Collected data:

>> begin

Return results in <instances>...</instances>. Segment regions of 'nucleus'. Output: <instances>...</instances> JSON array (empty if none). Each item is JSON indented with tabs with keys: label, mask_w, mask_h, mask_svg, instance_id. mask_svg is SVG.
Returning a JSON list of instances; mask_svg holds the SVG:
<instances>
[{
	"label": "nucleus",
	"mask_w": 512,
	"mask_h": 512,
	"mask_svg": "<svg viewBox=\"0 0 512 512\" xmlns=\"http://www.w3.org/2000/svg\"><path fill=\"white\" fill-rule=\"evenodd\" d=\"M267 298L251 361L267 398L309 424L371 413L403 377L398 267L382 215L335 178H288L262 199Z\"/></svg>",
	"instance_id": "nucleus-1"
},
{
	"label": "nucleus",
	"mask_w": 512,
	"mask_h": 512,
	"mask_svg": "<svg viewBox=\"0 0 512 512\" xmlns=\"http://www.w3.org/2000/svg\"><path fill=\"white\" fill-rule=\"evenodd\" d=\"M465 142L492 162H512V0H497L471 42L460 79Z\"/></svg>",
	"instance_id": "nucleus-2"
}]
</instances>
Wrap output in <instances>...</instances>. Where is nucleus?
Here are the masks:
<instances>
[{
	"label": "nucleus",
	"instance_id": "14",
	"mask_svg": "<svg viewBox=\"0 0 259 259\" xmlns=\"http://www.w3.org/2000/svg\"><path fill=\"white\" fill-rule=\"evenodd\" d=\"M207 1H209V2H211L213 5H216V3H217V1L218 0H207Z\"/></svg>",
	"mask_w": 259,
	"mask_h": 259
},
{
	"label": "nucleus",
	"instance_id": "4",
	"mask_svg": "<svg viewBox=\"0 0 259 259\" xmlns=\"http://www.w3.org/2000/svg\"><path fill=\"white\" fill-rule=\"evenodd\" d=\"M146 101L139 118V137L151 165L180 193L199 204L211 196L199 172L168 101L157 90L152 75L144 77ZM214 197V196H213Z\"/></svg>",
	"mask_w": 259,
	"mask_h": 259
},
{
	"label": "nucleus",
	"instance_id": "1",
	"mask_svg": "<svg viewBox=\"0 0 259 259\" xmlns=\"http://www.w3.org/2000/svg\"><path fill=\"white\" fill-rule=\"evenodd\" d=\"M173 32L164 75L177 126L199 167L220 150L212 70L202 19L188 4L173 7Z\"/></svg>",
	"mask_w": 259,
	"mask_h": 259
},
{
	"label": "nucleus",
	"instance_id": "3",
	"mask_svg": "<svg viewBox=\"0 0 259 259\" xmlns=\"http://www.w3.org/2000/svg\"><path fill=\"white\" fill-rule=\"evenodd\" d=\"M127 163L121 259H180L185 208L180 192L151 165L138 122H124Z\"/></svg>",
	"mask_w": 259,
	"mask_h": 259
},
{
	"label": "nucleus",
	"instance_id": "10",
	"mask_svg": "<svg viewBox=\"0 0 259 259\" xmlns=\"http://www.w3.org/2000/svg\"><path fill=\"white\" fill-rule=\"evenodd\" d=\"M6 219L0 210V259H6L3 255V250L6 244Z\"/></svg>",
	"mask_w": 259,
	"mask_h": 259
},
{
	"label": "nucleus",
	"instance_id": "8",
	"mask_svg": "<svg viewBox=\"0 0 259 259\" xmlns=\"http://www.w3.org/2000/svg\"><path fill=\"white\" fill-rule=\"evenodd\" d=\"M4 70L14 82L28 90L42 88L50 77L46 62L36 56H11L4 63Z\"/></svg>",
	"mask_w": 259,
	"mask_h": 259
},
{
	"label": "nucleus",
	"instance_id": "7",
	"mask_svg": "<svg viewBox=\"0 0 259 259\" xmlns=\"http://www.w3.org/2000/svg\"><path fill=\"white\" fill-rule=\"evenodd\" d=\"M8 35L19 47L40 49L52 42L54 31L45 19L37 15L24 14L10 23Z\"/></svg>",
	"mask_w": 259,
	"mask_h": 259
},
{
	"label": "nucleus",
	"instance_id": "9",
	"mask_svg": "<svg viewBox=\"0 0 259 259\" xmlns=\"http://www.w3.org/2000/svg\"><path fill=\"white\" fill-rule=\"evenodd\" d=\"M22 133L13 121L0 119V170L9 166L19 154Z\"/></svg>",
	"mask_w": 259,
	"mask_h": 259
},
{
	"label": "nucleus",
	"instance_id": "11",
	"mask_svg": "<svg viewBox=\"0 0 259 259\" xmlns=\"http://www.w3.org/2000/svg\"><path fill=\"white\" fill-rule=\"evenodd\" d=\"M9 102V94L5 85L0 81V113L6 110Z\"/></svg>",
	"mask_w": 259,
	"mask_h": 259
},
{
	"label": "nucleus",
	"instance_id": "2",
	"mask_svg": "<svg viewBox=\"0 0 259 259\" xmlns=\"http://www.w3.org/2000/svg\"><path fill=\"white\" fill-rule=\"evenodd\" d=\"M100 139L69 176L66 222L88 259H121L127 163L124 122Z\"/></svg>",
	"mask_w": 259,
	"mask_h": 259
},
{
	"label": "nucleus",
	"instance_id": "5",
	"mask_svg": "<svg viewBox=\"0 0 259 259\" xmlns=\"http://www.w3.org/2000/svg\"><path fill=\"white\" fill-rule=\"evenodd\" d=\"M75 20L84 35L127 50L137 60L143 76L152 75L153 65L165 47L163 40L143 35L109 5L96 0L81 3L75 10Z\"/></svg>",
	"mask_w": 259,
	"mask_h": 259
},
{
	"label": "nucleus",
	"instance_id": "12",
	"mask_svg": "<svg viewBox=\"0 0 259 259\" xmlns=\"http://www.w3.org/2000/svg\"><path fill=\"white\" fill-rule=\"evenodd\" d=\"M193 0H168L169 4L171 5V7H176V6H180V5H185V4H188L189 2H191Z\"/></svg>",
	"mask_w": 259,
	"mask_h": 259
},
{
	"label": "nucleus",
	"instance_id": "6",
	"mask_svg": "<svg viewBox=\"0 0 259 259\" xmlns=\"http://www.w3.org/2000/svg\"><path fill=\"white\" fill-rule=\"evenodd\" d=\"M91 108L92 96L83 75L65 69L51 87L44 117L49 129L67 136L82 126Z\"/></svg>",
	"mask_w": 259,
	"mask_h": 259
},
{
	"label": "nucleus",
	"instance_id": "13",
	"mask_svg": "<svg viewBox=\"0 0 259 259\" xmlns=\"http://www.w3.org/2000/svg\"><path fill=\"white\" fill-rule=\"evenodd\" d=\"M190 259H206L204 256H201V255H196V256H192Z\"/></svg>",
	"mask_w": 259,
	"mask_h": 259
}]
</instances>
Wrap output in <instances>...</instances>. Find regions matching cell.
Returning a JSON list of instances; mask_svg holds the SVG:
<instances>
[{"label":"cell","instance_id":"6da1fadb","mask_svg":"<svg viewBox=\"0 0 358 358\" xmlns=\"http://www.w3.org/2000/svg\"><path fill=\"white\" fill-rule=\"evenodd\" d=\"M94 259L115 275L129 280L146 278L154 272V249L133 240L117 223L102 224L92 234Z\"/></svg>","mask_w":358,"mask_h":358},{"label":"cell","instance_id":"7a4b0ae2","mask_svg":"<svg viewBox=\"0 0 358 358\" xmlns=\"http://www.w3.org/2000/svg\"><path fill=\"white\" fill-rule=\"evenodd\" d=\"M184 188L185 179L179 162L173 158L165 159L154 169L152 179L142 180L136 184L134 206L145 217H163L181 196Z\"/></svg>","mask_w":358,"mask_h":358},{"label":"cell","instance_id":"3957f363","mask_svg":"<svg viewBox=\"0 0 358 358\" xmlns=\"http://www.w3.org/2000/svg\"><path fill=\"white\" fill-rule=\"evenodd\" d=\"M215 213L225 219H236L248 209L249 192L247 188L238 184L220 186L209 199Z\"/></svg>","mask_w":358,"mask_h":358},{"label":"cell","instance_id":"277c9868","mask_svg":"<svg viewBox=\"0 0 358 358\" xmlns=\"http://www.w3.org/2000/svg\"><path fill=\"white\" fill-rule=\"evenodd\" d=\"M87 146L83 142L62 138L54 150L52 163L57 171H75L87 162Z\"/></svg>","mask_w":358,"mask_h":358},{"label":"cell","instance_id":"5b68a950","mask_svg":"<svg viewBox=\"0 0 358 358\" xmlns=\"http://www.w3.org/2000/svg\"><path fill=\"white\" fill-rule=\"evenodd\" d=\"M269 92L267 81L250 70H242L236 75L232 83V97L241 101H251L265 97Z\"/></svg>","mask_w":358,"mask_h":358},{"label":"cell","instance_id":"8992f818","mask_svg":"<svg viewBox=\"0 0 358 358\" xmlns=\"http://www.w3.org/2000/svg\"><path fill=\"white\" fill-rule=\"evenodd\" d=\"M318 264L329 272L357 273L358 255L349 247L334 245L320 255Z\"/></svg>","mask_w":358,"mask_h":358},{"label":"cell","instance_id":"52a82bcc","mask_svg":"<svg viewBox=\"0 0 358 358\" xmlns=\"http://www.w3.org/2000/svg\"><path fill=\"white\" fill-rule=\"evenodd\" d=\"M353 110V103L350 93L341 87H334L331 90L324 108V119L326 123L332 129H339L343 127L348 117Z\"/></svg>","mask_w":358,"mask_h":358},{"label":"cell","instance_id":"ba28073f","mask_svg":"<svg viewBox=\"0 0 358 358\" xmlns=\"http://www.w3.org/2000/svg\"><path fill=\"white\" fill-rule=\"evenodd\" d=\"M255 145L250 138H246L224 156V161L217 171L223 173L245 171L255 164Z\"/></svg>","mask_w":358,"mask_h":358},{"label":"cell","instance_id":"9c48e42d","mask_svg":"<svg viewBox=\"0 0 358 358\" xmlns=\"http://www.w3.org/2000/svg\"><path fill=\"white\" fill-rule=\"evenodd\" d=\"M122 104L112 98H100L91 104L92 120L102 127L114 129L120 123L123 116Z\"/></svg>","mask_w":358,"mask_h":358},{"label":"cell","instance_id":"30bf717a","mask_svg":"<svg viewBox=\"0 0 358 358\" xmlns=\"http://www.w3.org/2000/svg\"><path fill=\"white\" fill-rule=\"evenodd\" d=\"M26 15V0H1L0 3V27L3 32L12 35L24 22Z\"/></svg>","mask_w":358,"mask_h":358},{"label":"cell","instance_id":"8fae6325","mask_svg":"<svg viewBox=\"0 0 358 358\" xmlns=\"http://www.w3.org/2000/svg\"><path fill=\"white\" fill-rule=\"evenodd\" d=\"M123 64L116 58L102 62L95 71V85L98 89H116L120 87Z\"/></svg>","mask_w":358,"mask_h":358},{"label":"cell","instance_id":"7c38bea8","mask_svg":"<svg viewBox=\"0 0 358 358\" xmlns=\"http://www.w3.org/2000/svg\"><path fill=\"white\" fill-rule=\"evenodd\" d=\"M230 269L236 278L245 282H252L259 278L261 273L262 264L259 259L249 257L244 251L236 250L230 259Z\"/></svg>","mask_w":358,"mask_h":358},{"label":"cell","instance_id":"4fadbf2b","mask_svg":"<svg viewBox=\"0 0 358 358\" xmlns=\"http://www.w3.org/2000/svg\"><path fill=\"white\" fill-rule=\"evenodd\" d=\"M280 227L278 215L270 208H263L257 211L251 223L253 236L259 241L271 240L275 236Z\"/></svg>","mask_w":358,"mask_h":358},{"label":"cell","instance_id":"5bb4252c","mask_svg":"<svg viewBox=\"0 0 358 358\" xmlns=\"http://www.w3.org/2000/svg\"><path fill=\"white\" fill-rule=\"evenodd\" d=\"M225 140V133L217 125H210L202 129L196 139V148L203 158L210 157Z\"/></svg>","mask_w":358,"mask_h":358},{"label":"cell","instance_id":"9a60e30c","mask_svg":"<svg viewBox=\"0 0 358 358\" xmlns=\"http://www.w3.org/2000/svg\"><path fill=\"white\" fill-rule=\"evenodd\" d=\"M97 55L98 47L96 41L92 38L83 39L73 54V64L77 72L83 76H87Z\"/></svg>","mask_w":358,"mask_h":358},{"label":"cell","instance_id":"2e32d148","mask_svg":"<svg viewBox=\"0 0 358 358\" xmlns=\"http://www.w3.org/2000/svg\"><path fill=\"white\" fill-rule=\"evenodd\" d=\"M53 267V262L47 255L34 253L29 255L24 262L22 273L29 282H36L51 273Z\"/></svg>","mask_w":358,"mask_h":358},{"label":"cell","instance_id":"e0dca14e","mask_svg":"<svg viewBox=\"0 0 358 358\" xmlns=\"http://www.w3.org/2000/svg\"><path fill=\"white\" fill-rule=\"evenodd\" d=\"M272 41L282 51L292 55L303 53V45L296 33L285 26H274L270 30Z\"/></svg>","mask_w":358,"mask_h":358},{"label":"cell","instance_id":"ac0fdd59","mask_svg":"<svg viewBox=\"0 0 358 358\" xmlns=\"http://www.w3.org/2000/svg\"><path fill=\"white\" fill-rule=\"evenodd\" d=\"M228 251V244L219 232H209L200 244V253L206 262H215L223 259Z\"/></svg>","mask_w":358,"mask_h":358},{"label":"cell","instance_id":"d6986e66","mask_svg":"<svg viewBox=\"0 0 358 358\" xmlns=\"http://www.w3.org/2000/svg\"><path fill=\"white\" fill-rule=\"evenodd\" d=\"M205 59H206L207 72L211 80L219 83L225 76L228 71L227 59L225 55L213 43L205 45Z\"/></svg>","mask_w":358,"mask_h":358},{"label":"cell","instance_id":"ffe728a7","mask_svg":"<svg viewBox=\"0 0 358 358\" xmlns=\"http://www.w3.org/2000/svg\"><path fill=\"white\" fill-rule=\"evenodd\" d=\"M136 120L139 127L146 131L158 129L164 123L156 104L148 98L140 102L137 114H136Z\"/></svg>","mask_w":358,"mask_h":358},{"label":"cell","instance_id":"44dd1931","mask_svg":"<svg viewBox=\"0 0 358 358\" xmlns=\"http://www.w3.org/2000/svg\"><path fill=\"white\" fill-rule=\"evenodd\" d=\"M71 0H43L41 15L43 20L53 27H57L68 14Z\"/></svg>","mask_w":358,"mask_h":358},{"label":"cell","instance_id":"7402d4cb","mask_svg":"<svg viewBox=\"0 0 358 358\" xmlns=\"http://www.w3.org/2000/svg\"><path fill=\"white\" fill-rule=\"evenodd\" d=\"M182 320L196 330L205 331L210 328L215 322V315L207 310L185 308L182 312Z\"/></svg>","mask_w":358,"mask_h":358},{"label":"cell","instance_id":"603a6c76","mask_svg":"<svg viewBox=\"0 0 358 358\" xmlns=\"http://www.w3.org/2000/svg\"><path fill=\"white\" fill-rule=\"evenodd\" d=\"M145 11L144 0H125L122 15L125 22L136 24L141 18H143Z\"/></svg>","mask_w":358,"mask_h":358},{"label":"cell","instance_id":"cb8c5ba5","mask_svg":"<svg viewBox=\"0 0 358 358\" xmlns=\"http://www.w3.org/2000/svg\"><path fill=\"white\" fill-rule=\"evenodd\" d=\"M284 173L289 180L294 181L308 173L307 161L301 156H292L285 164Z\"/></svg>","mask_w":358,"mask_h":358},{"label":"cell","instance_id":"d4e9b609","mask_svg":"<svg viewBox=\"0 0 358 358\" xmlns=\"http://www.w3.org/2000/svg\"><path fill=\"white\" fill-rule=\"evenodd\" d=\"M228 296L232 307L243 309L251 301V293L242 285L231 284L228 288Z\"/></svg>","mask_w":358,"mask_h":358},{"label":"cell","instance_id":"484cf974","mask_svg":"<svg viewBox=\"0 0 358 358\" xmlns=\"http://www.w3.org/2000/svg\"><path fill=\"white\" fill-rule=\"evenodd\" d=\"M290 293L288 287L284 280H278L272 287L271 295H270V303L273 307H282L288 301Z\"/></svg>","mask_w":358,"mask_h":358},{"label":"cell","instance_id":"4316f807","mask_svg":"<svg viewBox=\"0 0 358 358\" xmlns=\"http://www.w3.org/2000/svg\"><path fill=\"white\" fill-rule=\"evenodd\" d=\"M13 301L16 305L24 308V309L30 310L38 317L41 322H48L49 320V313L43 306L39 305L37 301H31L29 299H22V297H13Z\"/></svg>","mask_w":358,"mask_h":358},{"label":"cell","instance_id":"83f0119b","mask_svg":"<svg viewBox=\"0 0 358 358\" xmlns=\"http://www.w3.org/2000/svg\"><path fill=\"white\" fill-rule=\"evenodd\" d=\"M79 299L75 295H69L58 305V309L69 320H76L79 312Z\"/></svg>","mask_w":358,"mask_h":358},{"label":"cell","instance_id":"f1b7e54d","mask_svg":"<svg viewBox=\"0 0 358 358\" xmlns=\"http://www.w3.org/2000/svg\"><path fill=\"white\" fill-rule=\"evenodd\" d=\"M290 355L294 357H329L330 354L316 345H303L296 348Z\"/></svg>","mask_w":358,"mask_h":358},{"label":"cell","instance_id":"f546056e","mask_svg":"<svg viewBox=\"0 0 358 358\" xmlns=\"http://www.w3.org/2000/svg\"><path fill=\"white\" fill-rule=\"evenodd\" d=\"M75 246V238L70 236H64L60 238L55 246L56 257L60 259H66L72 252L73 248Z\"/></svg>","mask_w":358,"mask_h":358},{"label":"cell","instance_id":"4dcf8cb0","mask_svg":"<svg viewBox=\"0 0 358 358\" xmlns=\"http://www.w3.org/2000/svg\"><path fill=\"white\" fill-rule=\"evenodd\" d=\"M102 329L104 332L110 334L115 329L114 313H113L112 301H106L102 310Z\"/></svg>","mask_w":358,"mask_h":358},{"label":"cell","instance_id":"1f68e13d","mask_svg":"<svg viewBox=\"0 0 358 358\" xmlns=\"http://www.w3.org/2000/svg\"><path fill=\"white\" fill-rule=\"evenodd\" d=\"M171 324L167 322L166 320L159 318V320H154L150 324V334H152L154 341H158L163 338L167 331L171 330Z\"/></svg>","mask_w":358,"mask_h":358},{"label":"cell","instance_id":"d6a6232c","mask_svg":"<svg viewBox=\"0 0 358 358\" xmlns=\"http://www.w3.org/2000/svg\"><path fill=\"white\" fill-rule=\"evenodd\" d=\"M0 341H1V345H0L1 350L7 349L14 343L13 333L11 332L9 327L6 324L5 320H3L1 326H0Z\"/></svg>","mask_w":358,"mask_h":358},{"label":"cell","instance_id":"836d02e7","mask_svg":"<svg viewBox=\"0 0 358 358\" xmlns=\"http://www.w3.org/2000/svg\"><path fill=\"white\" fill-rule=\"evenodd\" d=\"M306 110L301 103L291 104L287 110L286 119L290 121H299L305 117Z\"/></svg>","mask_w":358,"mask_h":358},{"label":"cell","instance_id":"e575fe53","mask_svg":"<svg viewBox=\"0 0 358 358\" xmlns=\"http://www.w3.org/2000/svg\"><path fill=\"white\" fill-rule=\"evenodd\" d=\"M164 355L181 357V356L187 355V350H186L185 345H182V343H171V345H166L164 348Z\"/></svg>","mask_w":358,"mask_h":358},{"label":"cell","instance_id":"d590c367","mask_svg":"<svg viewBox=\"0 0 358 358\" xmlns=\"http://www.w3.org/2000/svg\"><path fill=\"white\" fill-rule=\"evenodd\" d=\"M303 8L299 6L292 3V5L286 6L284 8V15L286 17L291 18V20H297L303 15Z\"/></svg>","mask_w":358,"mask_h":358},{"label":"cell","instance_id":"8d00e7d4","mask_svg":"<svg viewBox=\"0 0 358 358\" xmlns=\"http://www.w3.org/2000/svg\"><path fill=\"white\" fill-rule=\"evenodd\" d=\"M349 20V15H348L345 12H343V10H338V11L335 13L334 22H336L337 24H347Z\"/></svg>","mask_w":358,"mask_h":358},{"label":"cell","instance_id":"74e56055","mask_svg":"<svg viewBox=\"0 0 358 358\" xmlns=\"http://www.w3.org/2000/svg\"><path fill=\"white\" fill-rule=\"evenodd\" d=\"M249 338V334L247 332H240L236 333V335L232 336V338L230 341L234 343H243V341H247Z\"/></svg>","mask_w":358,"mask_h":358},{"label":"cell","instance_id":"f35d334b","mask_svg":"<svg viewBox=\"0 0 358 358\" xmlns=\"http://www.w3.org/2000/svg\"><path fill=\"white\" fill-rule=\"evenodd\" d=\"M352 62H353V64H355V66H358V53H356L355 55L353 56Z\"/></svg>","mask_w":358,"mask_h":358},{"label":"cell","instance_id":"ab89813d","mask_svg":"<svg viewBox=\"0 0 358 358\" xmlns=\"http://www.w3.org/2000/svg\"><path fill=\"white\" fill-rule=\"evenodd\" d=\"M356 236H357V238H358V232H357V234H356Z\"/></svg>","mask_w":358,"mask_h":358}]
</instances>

>> end

- EXERCISE DETAILS:
Starting at the first line and ending at the line containing "298L251 361L267 398L309", reproduce those lines with "tabs" swapped for "spaces" and nothing else altered.

- EXERCISE ANSWER:
Return results in <instances>...</instances>. Segment regions of 'nucleus'. Output: <instances>...</instances> JSON array (empty if none). Each item is JSON indented with spaces with keys: label, mask_w, mask_h, mask_svg, instance_id. mask_svg is SVG.
Returning a JSON list of instances; mask_svg holds the SVG:
<instances>
[{
	"label": "nucleus",
	"mask_w": 512,
	"mask_h": 512,
	"mask_svg": "<svg viewBox=\"0 0 512 512\" xmlns=\"http://www.w3.org/2000/svg\"><path fill=\"white\" fill-rule=\"evenodd\" d=\"M267 298L251 361L267 398L309 424L371 413L403 377L398 267L382 215L335 178H288L262 199Z\"/></svg>",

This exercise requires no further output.